Task description >> Give every entry again, word for word and in full.

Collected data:
BEGIN

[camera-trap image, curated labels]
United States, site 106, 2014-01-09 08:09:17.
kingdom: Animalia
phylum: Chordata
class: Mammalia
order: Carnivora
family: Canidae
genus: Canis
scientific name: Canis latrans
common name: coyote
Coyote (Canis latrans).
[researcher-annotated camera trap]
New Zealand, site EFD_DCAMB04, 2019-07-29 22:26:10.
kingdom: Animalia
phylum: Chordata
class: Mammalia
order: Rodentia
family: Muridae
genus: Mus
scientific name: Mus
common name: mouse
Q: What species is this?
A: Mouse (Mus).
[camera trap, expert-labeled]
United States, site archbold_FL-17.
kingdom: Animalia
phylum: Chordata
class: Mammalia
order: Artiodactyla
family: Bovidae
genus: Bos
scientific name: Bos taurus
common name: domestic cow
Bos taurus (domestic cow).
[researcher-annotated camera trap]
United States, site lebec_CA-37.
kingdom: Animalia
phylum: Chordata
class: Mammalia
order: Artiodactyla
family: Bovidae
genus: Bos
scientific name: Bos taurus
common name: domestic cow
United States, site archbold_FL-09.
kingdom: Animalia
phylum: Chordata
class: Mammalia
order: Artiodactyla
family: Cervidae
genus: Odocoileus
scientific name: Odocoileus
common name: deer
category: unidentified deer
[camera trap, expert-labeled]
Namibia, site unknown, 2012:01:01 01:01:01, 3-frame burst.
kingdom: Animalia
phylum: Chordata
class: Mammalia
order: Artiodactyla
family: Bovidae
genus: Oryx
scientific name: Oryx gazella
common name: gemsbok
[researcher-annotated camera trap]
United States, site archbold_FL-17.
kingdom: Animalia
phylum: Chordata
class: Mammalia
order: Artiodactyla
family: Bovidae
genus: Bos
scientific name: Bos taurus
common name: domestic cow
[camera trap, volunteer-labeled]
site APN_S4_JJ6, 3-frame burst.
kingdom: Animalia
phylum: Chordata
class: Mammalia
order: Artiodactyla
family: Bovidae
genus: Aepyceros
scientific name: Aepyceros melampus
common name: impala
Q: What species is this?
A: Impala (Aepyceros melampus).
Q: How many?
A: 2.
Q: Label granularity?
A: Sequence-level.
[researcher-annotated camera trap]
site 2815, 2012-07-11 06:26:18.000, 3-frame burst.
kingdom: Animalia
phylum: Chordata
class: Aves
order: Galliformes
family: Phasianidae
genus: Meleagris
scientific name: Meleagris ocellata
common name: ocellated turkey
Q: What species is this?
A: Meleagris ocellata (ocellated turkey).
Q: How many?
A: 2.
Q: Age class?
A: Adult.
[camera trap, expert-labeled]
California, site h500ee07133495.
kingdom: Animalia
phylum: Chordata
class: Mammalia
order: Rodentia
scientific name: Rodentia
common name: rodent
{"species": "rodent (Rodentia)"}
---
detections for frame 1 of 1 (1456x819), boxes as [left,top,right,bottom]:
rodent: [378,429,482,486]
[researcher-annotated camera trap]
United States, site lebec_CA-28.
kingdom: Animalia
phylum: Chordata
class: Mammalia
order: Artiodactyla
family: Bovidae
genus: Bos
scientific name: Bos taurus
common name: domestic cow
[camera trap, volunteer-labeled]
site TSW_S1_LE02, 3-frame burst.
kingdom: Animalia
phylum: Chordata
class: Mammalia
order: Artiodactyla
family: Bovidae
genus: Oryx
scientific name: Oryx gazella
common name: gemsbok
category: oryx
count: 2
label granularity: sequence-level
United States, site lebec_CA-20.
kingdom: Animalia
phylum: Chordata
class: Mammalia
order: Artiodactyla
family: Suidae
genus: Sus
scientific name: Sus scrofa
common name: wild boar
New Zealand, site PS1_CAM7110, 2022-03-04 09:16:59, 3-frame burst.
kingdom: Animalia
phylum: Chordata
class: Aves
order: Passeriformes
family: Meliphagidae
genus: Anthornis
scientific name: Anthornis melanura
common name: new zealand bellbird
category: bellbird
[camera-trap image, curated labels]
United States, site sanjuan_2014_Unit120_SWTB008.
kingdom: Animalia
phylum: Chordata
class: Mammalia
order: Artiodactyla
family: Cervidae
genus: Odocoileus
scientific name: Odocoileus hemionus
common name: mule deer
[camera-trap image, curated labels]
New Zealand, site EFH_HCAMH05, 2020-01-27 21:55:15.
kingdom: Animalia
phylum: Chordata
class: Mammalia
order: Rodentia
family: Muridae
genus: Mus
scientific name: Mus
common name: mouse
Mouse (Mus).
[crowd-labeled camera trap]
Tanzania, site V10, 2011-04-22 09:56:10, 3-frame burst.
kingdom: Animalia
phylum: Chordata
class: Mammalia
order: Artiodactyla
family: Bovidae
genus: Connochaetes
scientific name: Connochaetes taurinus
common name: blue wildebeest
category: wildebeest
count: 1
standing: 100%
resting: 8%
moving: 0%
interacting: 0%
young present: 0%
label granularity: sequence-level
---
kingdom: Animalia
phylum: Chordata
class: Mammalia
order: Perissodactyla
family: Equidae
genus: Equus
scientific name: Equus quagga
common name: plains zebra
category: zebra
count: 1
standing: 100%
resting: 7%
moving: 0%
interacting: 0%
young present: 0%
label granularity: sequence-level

END

Solution to this problem >>
[camera-trap image, curated labels]
United States, site 106, 2014-01-09 08:09:17.
kingdom: Animalia
phylum: Chordata
class: Mammalia
order: Carnivora
family: Canidae
genus: Canis
scientific name: Canis latrans
common name: coyote
Coyote (Canis latrans).
[researcher-annotated camera trap]
New Zealand, site EFD_DCAMB04, 2019-07-29 22:26:10.
kingdom: Animalia
phylum: Chordata
class: Mammalia
order: Rodentia
family: Muridae
genus: Mus
scientific name: Mus
common name: mouse
Q: What species is this?
A: Mouse (Mus).
[camera trap, expert-labeled]
United States, site archbold_FL-17.
kingdom: Animalia
phylum: Chordata
class: Mammalia
order: Artiodactyla
family: Bovidae
genus: Bos
scientific name: Bos taurus
common name: domestic cow
Bos taurus (domestic cow).
[researcher-annotated camera trap]
United States, site lebec_CA-37.
kingdom: Animalia
phylum: Chordata
class: Mammalia
order: Artiodactyla
family: Bovidae
genus: Bos
scientific name: Bos taurus
common name: domestic cow
United States, site archbold_FL-09.
kingdom: Animalia
phylum: Chordata
class: Mammalia
order: Artiodactyla
family: Cervidae
genus: Odocoileus
scientific name: Odocoileus
common name: deer
category: unidentified deer
[camera trap, expert-labeled]
Namibia, site unknown, 2012:01:01 01:01:01, 3-frame burst.
kingdom: Animalia
phylum: Chordata
class: Mammalia
order: Artiodactyla
family: Bovidae
genus: Oryx
scientific name: Oryx gazella
common name: gemsbok
[researcher-annotated camera trap]
United States, site archbold_FL-17.
kingdom: Animalia
phylum: Chordata
class: Mammalia
order: Artiodactyla
family: Bovidae
genus: Bos
scientific name: Bos taurus
common name: domestic cow
[camera trap, volunteer-labeled]
site APN_S4_JJ6, 3-frame burst.
kingdom: Animalia
phylum: Chordata
class: Mammalia
order: Artiodactyla
family: Bovidae
genus: Aepyceros
scientific name: Aepyceros melampus
common name: impala
Q: What species is this?
A: Impala (Aepyceros melampus).
Q: How many?
A: 2.
Q: Label granularity?
A: Sequence-level.
[researcher-annotated camera trap]
site 2815, 2012-07-11 06:26:18.000, 3-frame burst.
kingdom: Animalia
phylum: Chordata
class: Aves
order: Galliformes
family: Phasianidae
genus: Meleagris
scientific name: Meleagris ocellata
common name: ocellated turkey
Q: What species is this?
A: Meleagris ocellata (ocellated turkey).
Q: How many?
A: 2.
Q: Age class?
A: Adult.
[camera trap, expert-labeled]
California, site h500ee07133495.
kingdom: Animalia
phylum: Chordata
class: Mammalia
order: Rodentia
scientific name: Rodentia
common name: rodent
{"species": "rodent (Rodentia)"}
---
detections for frame 1 of 1 (1456x819), boxes as [left,top,right,bottom]:
rodent: [378,429,482,486]
[researcher-annotated camera trap]
United States, site lebec_CA-28.
kingdom: Animalia
phylum: Chordata
class: Mammalia
order: Artiodactyla
family: Bovidae
genus: Bos
scientific name: Bos taurus
common name: domestic cow
[camera trap, volunteer-labeled]
site TSW_S1_LE02, 3-frame burst.
kingdom: Animalia
phylum: Chordata
class: Mammalia
order: Artiodactyla
family: Bovidae
genus: Oryx
scientific name: Oryx gazella
common name: gemsbok
category: oryx
count: 2
label granularity: sequence-level
United States, site lebec_CA-20.
kingdom: Animalia
phylum: Chordata
class: Mammalia
order: Artiodactyla
family: Suidae
genus: Sus
scientific name: Sus scrofa
common name: wild boar
New Zealand, site PS1_CAM7110, 2022-03-04 09:16:59, 3-frame burst.
kingdom: Animalia
phylum: Chordata
class: Aves
order: Passeriformes
family: Meliphagidae
genus: Anthornis
scientific name: Anthornis melanura
common name: new zealand bellbird
category: bellbird
[camera-trap image, curated labels]
United States, site sanjuan_2014_Unit120_SWTB008.
kingdom: Animalia
phylum: Chordata
class: Mammalia
order: Artiodactyla
family: Cervidae
genus: Odocoileus
scientific name: Odocoileus hemionus
common name: mule deer
[camera-trap image, curated labels]
New Zealand, site EFH_HCAMH05, 2020-01-27 21:55:15.
kingdom: Animalia
phylum: Chordata
class: Mammalia
order: Rodentia
family: Muridae
genus: Mus
scientific name: Mus
common name: mouse
Mouse (Mus).
[crowd-labeled camera trap]
Tanzania, site V10, 2011-04-22 09:56:10, 3-frame burst.
kingdom: Animalia
phylum: Chordata
class: Mammalia
order: Artiodactyla
family: Bovidae
genus: Connochaetes
scientific name: Connochaetes taurinus
common name: blue wildebeest
category: wildebeest
count: 1
standing: 100%
resting: 8%
moving: 0%
interacting: 0%
young present: 0%
label granularity: sequence-level
---
kingdom: Animalia
phylum: Chordata
class: Mammalia
order: Perissodactyla
family: Equidae
genus: Equus
scientific name: Equus quagga
common name: plains zebra
category: zebra
count: 1
standing: 100%
resting: 7%
moving: 0%
interacting: 0%
young present: 0%
label granularity: sequence-level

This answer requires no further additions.